Edna was sitting on the
tabouret, idly brushing the tips of a feather duster along the carpet when he
came in again.
"Is there anything more you
will let me do?" he asked.
"That is all," she answered.
"Ellen can manage the rest." She kept the young woman occupied in the
drawing-room, unwilling to be left alone with Arobin.
"What about the dinner?" he
asked; "the grand event, the coup d'état?"
"It will be day after
to-morrow. Why do you call it the 'coup d'état?' Oh! it will be
very fine; all my best of everything - crystal, silver and gold, Sèvres,
flowers, music, and champagne to swim in. I'll let Léonce pay the bills. I
wonder what he'll say when he sees the bills."
"And you ask me why I call it
a coup d'état?" Arobin had put on his coat, and he stood before
her and asked if his cravat was plumb. She told him it was, looking no higher
than the tip of his collar.
"When do you go to the
'pigeon house?' - with all due acknowledgment to Ellen."

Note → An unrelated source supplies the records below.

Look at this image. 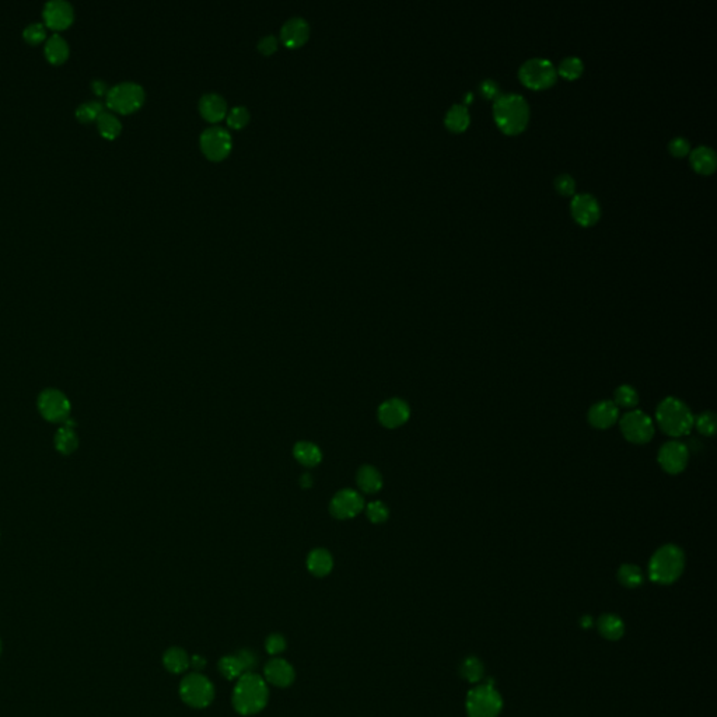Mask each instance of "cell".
<instances>
[{
  "mask_svg": "<svg viewBox=\"0 0 717 717\" xmlns=\"http://www.w3.org/2000/svg\"><path fill=\"white\" fill-rule=\"evenodd\" d=\"M268 699L269 689L266 681L261 676L249 671L236 682L231 703L239 715L251 716L265 709Z\"/></svg>",
  "mask_w": 717,
  "mask_h": 717,
  "instance_id": "obj_1",
  "label": "cell"
},
{
  "mask_svg": "<svg viewBox=\"0 0 717 717\" xmlns=\"http://www.w3.org/2000/svg\"><path fill=\"white\" fill-rule=\"evenodd\" d=\"M493 116L504 134L517 135L526 129L530 121V106L520 94H502L493 103Z\"/></svg>",
  "mask_w": 717,
  "mask_h": 717,
  "instance_id": "obj_2",
  "label": "cell"
},
{
  "mask_svg": "<svg viewBox=\"0 0 717 717\" xmlns=\"http://www.w3.org/2000/svg\"><path fill=\"white\" fill-rule=\"evenodd\" d=\"M656 418L661 431L673 437L685 436L693 428V415L691 409L674 396H668L658 403Z\"/></svg>",
  "mask_w": 717,
  "mask_h": 717,
  "instance_id": "obj_3",
  "label": "cell"
},
{
  "mask_svg": "<svg viewBox=\"0 0 717 717\" xmlns=\"http://www.w3.org/2000/svg\"><path fill=\"white\" fill-rule=\"evenodd\" d=\"M685 566V556L681 548L677 545L668 543L656 551L650 561V578L658 584H671L674 583Z\"/></svg>",
  "mask_w": 717,
  "mask_h": 717,
  "instance_id": "obj_4",
  "label": "cell"
},
{
  "mask_svg": "<svg viewBox=\"0 0 717 717\" xmlns=\"http://www.w3.org/2000/svg\"><path fill=\"white\" fill-rule=\"evenodd\" d=\"M179 696L185 705L194 709H204L214 702L215 686L211 680L195 671L182 678Z\"/></svg>",
  "mask_w": 717,
  "mask_h": 717,
  "instance_id": "obj_5",
  "label": "cell"
},
{
  "mask_svg": "<svg viewBox=\"0 0 717 717\" xmlns=\"http://www.w3.org/2000/svg\"><path fill=\"white\" fill-rule=\"evenodd\" d=\"M144 89L136 81H121L108 89L107 106L112 111L129 114L142 107Z\"/></svg>",
  "mask_w": 717,
  "mask_h": 717,
  "instance_id": "obj_6",
  "label": "cell"
},
{
  "mask_svg": "<svg viewBox=\"0 0 717 717\" xmlns=\"http://www.w3.org/2000/svg\"><path fill=\"white\" fill-rule=\"evenodd\" d=\"M502 709V698L492 685H479L469 691L466 711L469 717H498Z\"/></svg>",
  "mask_w": 717,
  "mask_h": 717,
  "instance_id": "obj_7",
  "label": "cell"
},
{
  "mask_svg": "<svg viewBox=\"0 0 717 717\" xmlns=\"http://www.w3.org/2000/svg\"><path fill=\"white\" fill-rule=\"evenodd\" d=\"M518 77L524 86L533 90H542L556 81L558 72L549 59L531 58L520 66Z\"/></svg>",
  "mask_w": 717,
  "mask_h": 717,
  "instance_id": "obj_8",
  "label": "cell"
},
{
  "mask_svg": "<svg viewBox=\"0 0 717 717\" xmlns=\"http://www.w3.org/2000/svg\"><path fill=\"white\" fill-rule=\"evenodd\" d=\"M38 409L42 418L52 423H64L71 418V401L55 388H46L38 396Z\"/></svg>",
  "mask_w": 717,
  "mask_h": 717,
  "instance_id": "obj_9",
  "label": "cell"
},
{
  "mask_svg": "<svg viewBox=\"0 0 717 717\" xmlns=\"http://www.w3.org/2000/svg\"><path fill=\"white\" fill-rule=\"evenodd\" d=\"M619 425L623 437L633 444H645L654 434L653 421L639 409L625 413Z\"/></svg>",
  "mask_w": 717,
  "mask_h": 717,
  "instance_id": "obj_10",
  "label": "cell"
},
{
  "mask_svg": "<svg viewBox=\"0 0 717 717\" xmlns=\"http://www.w3.org/2000/svg\"><path fill=\"white\" fill-rule=\"evenodd\" d=\"M202 151L212 160L224 159L231 150V136L223 126L212 125L206 128L199 138Z\"/></svg>",
  "mask_w": 717,
  "mask_h": 717,
  "instance_id": "obj_11",
  "label": "cell"
},
{
  "mask_svg": "<svg viewBox=\"0 0 717 717\" xmlns=\"http://www.w3.org/2000/svg\"><path fill=\"white\" fill-rule=\"evenodd\" d=\"M42 16L46 27L55 31H61L72 24L74 20V10L72 3L66 0H49L44 6Z\"/></svg>",
  "mask_w": 717,
  "mask_h": 717,
  "instance_id": "obj_12",
  "label": "cell"
},
{
  "mask_svg": "<svg viewBox=\"0 0 717 717\" xmlns=\"http://www.w3.org/2000/svg\"><path fill=\"white\" fill-rule=\"evenodd\" d=\"M571 211L574 220L581 226H593L601 216V206L598 199L591 194H577L571 202Z\"/></svg>",
  "mask_w": 717,
  "mask_h": 717,
  "instance_id": "obj_13",
  "label": "cell"
},
{
  "mask_svg": "<svg viewBox=\"0 0 717 717\" xmlns=\"http://www.w3.org/2000/svg\"><path fill=\"white\" fill-rule=\"evenodd\" d=\"M689 460V450L681 441H668L658 451V463L661 468L671 473H680Z\"/></svg>",
  "mask_w": 717,
  "mask_h": 717,
  "instance_id": "obj_14",
  "label": "cell"
},
{
  "mask_svg": "<svg viewBox=\"0 0 717 717\" xmlns=\"http://www.w3.org/2000/svg\"><path fill=\"white\" fill-rule=\"evenodd\" d=\"M364 507V501L356 491L345 489L338 492L329 504V510L335 518L348 520L356 517Z\"/></svg>",
  "mask_w": 717,
  "mask_h": 717,
  "instance_id": "obj_15",
  "label": "cell"
},
{
  "mask_svg": "<svg viewBox=\"0 0 717 717\" xmlns=\"http://www.w3.org/2000/svg\"><path fill=\"white\" fill-rule=\"evenodd\" d=\"M409 415L411 411L408 403L399 398L388 399L378 408V421L383 426L388 429H395L406 423Z\"/></svg>",
  "mask_w": 717,
  "mask_h": 717,
  "instance_id": "obj_16",
  "label": "cell"
},
{
  "mask_svg": "<svg viewBox=\"0 0 717 717\" xmlns=\"http://www.w3.org/2000/svg\"><path fill=\"white\" fill-rule=\"evenodd\" d=\"M264 677L265 681L269 682L276 688H287L294 681L296 673L293 666L287 663L286 660L272 658L265 664Z\"/></svg>",
  "mask_w": 717,
  "mask_h": 717,
  "instance_id": "obj_17",
  "label": "cell"
},
{
  "mask_svg": "<svg viewBox=\"0 0 717 717\" xmlns=\"http://www.w3.org/2000/svg\"><path fill=\"white\" fill-rule=\"evenodd\" d=\"M310 36V26L303 17H291L286 20L281 30V38L289 48L303 45Z\"/></svg>",
  "mask_w": 717,
  "mask_h": 717,
  "instance_id": "obj_18",
  "label": "cell"
},
{
  "mask_svg": "<svg viewBox=\"0 0 717 717\" xmlns=\"http://www.w3.org/2000/svg\"><path fill=\"white\" fill-rule=\"evenodd\" d=\"M618 406L612 401H601L588 411V422L597 429H608L618 421Z\"/></svg>",
  "mask_w": 717,
  "mask_h": 717,
  "instance_id": "obj_19",
  "label": "cell"
},
{
  "mask_svg": "<svg viewBox=\"0 0 717 717\" xmlns=\"http://www.w3.org/2000/svg\"><path fill=\"white\" fill-rule=\"evenodd\" d=\"M199 111L208 121L217 122L227 114V103L219 93H206L199 100Z\"/></svg>",
  "mask_w": 717,
  "mask_h": 717,
  "instance_id": "obj_20",
  "label": "cell"
},
{
  "mask_svg": "<svg viewBox=\"0 0 717 717\" xmlns=\"http://www.w3.org/2000/svg\"><path fill=\"white\" fill-rule=\"evenodd\" d=\"M689 161L695 171L701 174H712L716 170V153L712 147L701 144L691 151Z\"/></svg>",
  "mask_w": 717,
  "mask_h": 717,
  "instance_id": "obj_21",
  "label": "cell"
},
{
  "mask_svg": "<svg viewBox=\"0 0 717 717\" xmlns=\"http://www.w3.org/2000/svg\"><path fill=\"white\" fill-rule=\"evenodd\" d=\"M76 423L72 418L64 422V426L55 434V447L64 456H71L79 447V437L74 431Z\"/></svg>",
  "mask_w": 717,
  "mask_h": 717,
  "instance_id": "obj_22",
  "label": "cell"
},
{
  "mask_svg": "<svg viewBox=\"0 0 717 717\" xmlns=\"http://www.w3.org/2000/svg\"><path fill=\"white\" fill-rule=\"evenodd\" d=\"M69 44L61 34H52L45 44V56L54 65H61L69 58Z\"/></svg>",
  "mask_w": 717,
  "mask_h": 717,
  "instance_id": "obj_23",
  "label": "cell"
},
{
  "mask_svg": "<svg viewBox=\"0 0 717 717\" xmlns=\"http://www.w3.org/2000/svg\"><path fill=\"white\" fill-rule=\"evenodd\" d=\"M307 568H309L310 573L314 574L317 577H324V576L331 573V571L334 568V559L326 549L319 548V549H314L309 553Z\"/></svg>",
  "mask_w": 717,
  "mask_h": 717,
  "instance_id": "obj_24",
  "label": "cell"
},
{
  "mask_svg": "<svg viewBox=\"0 0 717 717\" xmlns=\"http://www.w3.org/2000/svg\"><path fill=\"white\" fill-rule=\"evenodd\" d=\"M293 454L300 464L306 466H316L323 460L321 450L309 441H299L293 448Z\"/></svg>",
  "mask_w": 717,
  "mask_h": 717,
  "instance_id": "obj_25",
  "label": "cell"
},
{
  "mask_svg": "<svg viewBox=\"0 0 717 717\" xmlns=\"http://www.w3.org/2000/svg\"><path fill=\"white\" fill-rule=\"evenodd\" d=\"M358 488L366 493H376L383 486L381 473L371 466H363L358 472Z\"/></svg>",
  "mask_w": 717,
  "mask_h": 717,
  "instance_id": "obj_26",
  "label": "cell"
},
{
  "mask_svg": "<svg viewBox=\"0 0 717 717\" xmlns=\"http://www.w3.org/2000/svg\"><path fill=\"white\" fill-rule=\"evenodd\" d=\"M469 112L464 104H454L446 112L444 124L453 132H463L469 125Z\"/></svg>",
  "mask_w": 717,
  "mask_h": 717,
  "instance_id": "obj_27",
  "label": "cell"
},
{
  "mask_svg": "<svg viewBox=\"0 0 717 717\" xmlns=\"http://www.w3.org/2000/svg\"><path fill=\"white\" fill-rule=\"evenodd\" d=\"M163 664L170 673L181 674L189 667V657L184 648L171 647L164 653Z\"/></svg>",
  "mask_w": 717,
  "mask_h": 717,
  "instance_id": "obj_28",
  "label": "cell"
},
{
  "mask_svg": "<svg viewBox=\"0 0 717 717\" xmlns=\"http://www.w3.org/2000/svg\"><path fill=\"white\" fill-rule=\"evenodd\" d=\"M219 670H220L221 676L229 681L239 680L246 673L237 654H230V656L221 657L219 661Z\"/></svg>",
  "mask_w": 717,
  "mask_h": 717,
  "instance_id": "obj_29",
  "label": "cell"
},
{
  "mask_svg": "<svg viewBox=\"0 0 717 717\" xmlns=\"http://www.w3.org/2000/svg\"><path fill=\"white\" fill-rule=\"evenodd\" d=\"M97 128L100 134L107 138V139H115L121 131H122V124L118 119V116L112 112L104 111L99 118H97Z\"/></svg>",
  "mask_w": 717,
  "mask_h": 717,
  "instance_id": "obj_30",
  "label": "cell"
},
{
  "mask_svg": "<svg viewBox=\"0 0 717 717\" xmlns=\"http://www.w3.org/2000/svg\"><path fill=\"white\" fill-rule=\"evenodd\" d=\"M598 631L604 638L618 641L623 635V623L616 615H603L598 619Z\"/></svg>",
  "mask_w": 717,
  "mask_h": 717,
  "instance_id": "obj_31",
  "label": "cell"
},
{
  "mask_svg": "<svg viewBox=\"0 0 717 717\" xmlns=\"http://www.w3.org/2000/svg\"><path fill=\"white\" fill-rule=\"evenodd\" d=\"M618 580L628 588L639 587L643 583L642 571L635 565H623L618 571Z\"/></svg>",
  "mask_w": 717,
  "mask_h": 717,
  "instance_id": "obj_32",
  "label": "cell"
},
{
  "mask_svg": "<svg viewBox=\"0 0 717 717\" xmlns=\"http://www.w3.org/2000/svg\"><path fill=\"white\" fill-rule=\"evenodd\" d=\"M613 403L622 408H635L639 402V395L631 386H621L613 393Z\"/></svg>",
  "mask_w": 717,
  "mask_h": 717,
  "instance_id": "obj_33",
  "label": "cell"
},
{
  "mask_svg": "<svg viewBox=\"0 0 717 717\" xmlns=\"http://www.w3.org/2000/svg\"><path fill=\"white\" fill-rule=\"evenodd\" d=\"M583 69H584V64L578 56H566L559 64V68L556 72H559L561 76H563L568 80H574L583 73Z\"/></svg>",
  "mask_w": 717,
  "mask_h": 717,
  "instance_id": "obj_34",
  "label": "cell"
},
{
  "mask_svg": "<svg viewBox=\"0 0 717 717\" xmlns=\"http://www.w3.org/2000/svg\"><path fill=\"white\" fill-rule=\"evenodd\" d=\"M104 112V106L100 101H86L76 109V116L81 122L97 121V118Z\"/></svg>",
  "mask_w": 717,
  "mask_h": 717,
  "instance_id": "obj_35",
  "label": "cell"
},
{
  "mask_svg": "<svg viewBox=\"0 0 717 717\" xmlns=\"http://www.w3.org/2000/svg\"><path fill=\"white\" fill-rule=\"evenodd\" d=\"M460 673H461V676L466 678V681L478 682L482 678L483 666H482V663L478 658L468 657L466 660L463 661V664L460 667Z\"/></svg>",
  "mask_w": 717,
  "mask_h": 717,
  "instance_id": "obj_36",
  "label": "cell"
},
{
  "mask_svg": "<svg viewBox=\"0 0 717 717\" xmlns=\"http://www.w3.org/2000/svg\"><path fill=\"white\" fill-rule=\"evenodd\" d=\"M693 426L705 436H713L716 433V416L713 412H702L693 418Z\"/></svg>",
  "mask_w": 717,
  "mask_h": 717,
  "instance_id": "obj_37",
  "label": "cell"
},
{
  "mask_svg": "<svg viewBox=\"0 0 717 717\" xmlns=\"http://www.w3.org/2000/svg\"><path fill=\"white\" fill-rule=\"evenodd\" d=\"M249 121H250V112L244 106L231 108L227 115V124L236 129L246 126Z\"/></svg>",
  "mask_w": 717,
  "mask_h": 717,
  "instance_id": "obj_38",
  "label": "cell"
},
{
  "mask_svg": "<svg viewBox=\"0 0 717 717\" xmlns=\"http://www.w3.org/2000/svg\"><path fill=\"white\" fill-rule=\"evenodd\" d=\"M366 513H367L368 520L374 524H381V523L387 521V518L390 516L387 506L381 502L370 503L366 508Z\"/></svg>",
  "mask_w": 717,
  "mask_h": 717,
  "instance_id": "obj_39",
  "label": "cell"
},
{
  "mask_svg": "<svg viewBox=\"0 0 717 717\" xmlns=\"http://www.w3.org/2000/svg\"><path fill=\"white\" fill-rule=\"evenodd\" d=\"M23 36L29 44H39L46 38V29L42 23H31L24 29Z\"/></svg>",
  "mask_w": 717,
  "mask_h": 717,
  "instance_id": "obj_40",
  "label": "cell"
},
{
  "mask_svg": "<svg viewBox=\"0 0 717 717\" xmlns=\"http://www.w3.org/2000/svg\"><path fill=\"white\" fill-rule=\"evenodd\" d=\"M265 648L272 656L281 654L286 648V639L282 635H279V633H272L265 641Z\"/></svg>",
  "mask_w": 717,
  "mask_h": 717,
  "instance_id": "obj_41",
  "label": "cell"
},
{
  "mask_svg": "<svg viewBox=\"0 0 717 717\" xmlns=\"http://www.w3.org/2000/svg\"><path fill=\"white\" fill-rule=\"evenodd\" d=\"M556 191L562 195H573L576 191V181L569 174H561L555 179Z\"/></svg>",
  "mask_w": 717,
  "mask_h": 717,
  "instance_id": "obj_42",
  "label": "cell"
},
{
  "mask_svg": "<svg viewBox=\"0 0 717 717\" xmlns=\"http://www.w3.org/2000/svg\"><path fill=\"white\" fill-rule=\"evenodd\" d=\"M691 149V144L688 142V139H685L683 136H676L674 139L670 141L668 144V150L673 156L676 157H682L685 154H688Z\"/></svg>",
  "mask_w": 717,
  "mask_h": 717,
  "instance_id": "obj_43",
  "label": "cell"
},
{
  "mask_svg": "<svg viewBox=\"0 0 717 717\" xmlns=\"http://www.w3.org/2000/svg\"><path fill=\"white\" fill-rule=\"evenodd\" d=\"M481 91L482 94L485 96V99L488 100H492V99H498L499 93H501V86L496 80L493 79H485L482 83H481Z\"/></svg>",
  "mask_w": 717,
  "mask_h": 717,
  "instance_id": "obj_44",
  "label": "cell"
},
{
  "mask_svg": "<svg viewBox=\"0 0 717 717\" xmlns=\"http://www.w3.org/2000/svg\"><path fill=\"white\" fill-rule=\"evenodd\" d=\"M237 657L240 658V661H241L246 673L251 671L252 668L256 666V656L252 653L251 650H249V648L240 650L237 653Z\"/></svg>",
  "mask_w": 717,
  "mask_h": 717,
  "instance_id": "obj_45",
  "label": "cell"
},
{
  "mask_svg": "<svg viewBox=\"0 0 717 717\" xmlns=\"http://www.w3.org/2000/svg\"><path fill=\"white\" fill-rule=\"evenodd\" d=\"M258 48L264 54H272L278 48V39H276V36H272V34L262 36L259 39V42H258Z\"/></svg>",
  "mask_w": 717,
  "mask_h": 717,
  "instance_id": "obj_46",
  "label": "cell"
},
{
  "mask_svg": "<svg viewBox=\"0 0 717 717\" xmlns=\"http://www.w3.org/2000/svg\"><path fill=\"white\" fill-rule=\"evenodd\" d=\"M91 86H93L94 93L99 94V96H103V94H107L108 93L107 83L103 81V80H94Z\"/></svg>",
  "mask_w": 717,
  "mask_h": 717,
  "instance_id": "obj_47",
  "label": "cell"
},
{
  "mask_svg": "<svg viewBox=\"0 0 717 717\" xmlns=\"http://www.w3.org/2000/svg\"><path fill=\"white\" fill-rule=\"evenodd\" d=\"M189 666H191V667H194L196 671H201V670L206 666V661H205V658H204V657H201V656H194V657H191V658H189Z\"/></svg>",
  "mask_w": 717,
  "mask_h": 717,
  "instance_id": "obj_48",
  "label": "cell"
},
{
  "mask_svg": "<svg viewBox=\"0 0 717 717\" xmlns=\"http://www.w3.org/2000/svg\"><path fill=\"white\" fill-rule=\"evenodd\" d=\"M300 483H301V486H303L304 489H307V488H311V485H313V479H311V476H310V475H303V478L300 479Z\"/></svg>",
  "mask_w": 717,
  "mask_h": 717,
  "instance_id": "obj_49",
  "label": "cell"
},
{
  "mask_svg": "<svg viewBox=\"0 0 717 717\" xmlns=\"http://www.w3.org/2000/svg\"><path fill=\"white\" fill-rule=\"evenodd\" d=\"M472 99H473L472 93H468V94H466V100H464V101H466V104H469V103H472Z\"/></svg>",
  "mask_w": 717,
  "mask_h": 717,
  "instance_id": "obj_50",
  "label": "cell"
},
{
  "mask_svg": "<svg viewBox=\"0 0 717 717\" xmlns=\"http://www.w3.org/2000/svg\"><path fill=\"white\" fill-rule=\"evenodd\" d=\"M0 648H1V645H0Z\"/></svg>",
  "mask_w": 717,
  "mask_h": 717,
  "instance_id": "obj_51",
  "label": "cell"
}]
</instances>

"Day after to-morrow, after
the dinner. I shall sleep there."
"Ellen, will you very kindly
get me a glass of water?" asked Arobin. "The dust in the curtains, if you will
pardon me for hinting such a thing, has parched my throat to a crisp."
"While Ellen gets the water,"
said Edna, rising, "I will say good-by and let you go. I must get rid of this
grime, and I have a million things to do and think of."
"When shall I see you?" asked
Arobin, seeking to detain her, the maid having left the room.
"At the dinner, of course.
You are invited."
"Not before? - not to-night
or to-morrow morning or to-morrow noon or night ? or the day after morning or
noon? Can't you see yourself, without my telling you, what an eternity it is?"
He had followed her into the
hall and to the foot of the stairway, looking up at her as she mounted with her
face half turned to him.
"Not an instant sooner," she
said. But she laughed and looked at him with eyes that at once gave him courage
to wait and made it torture to wait.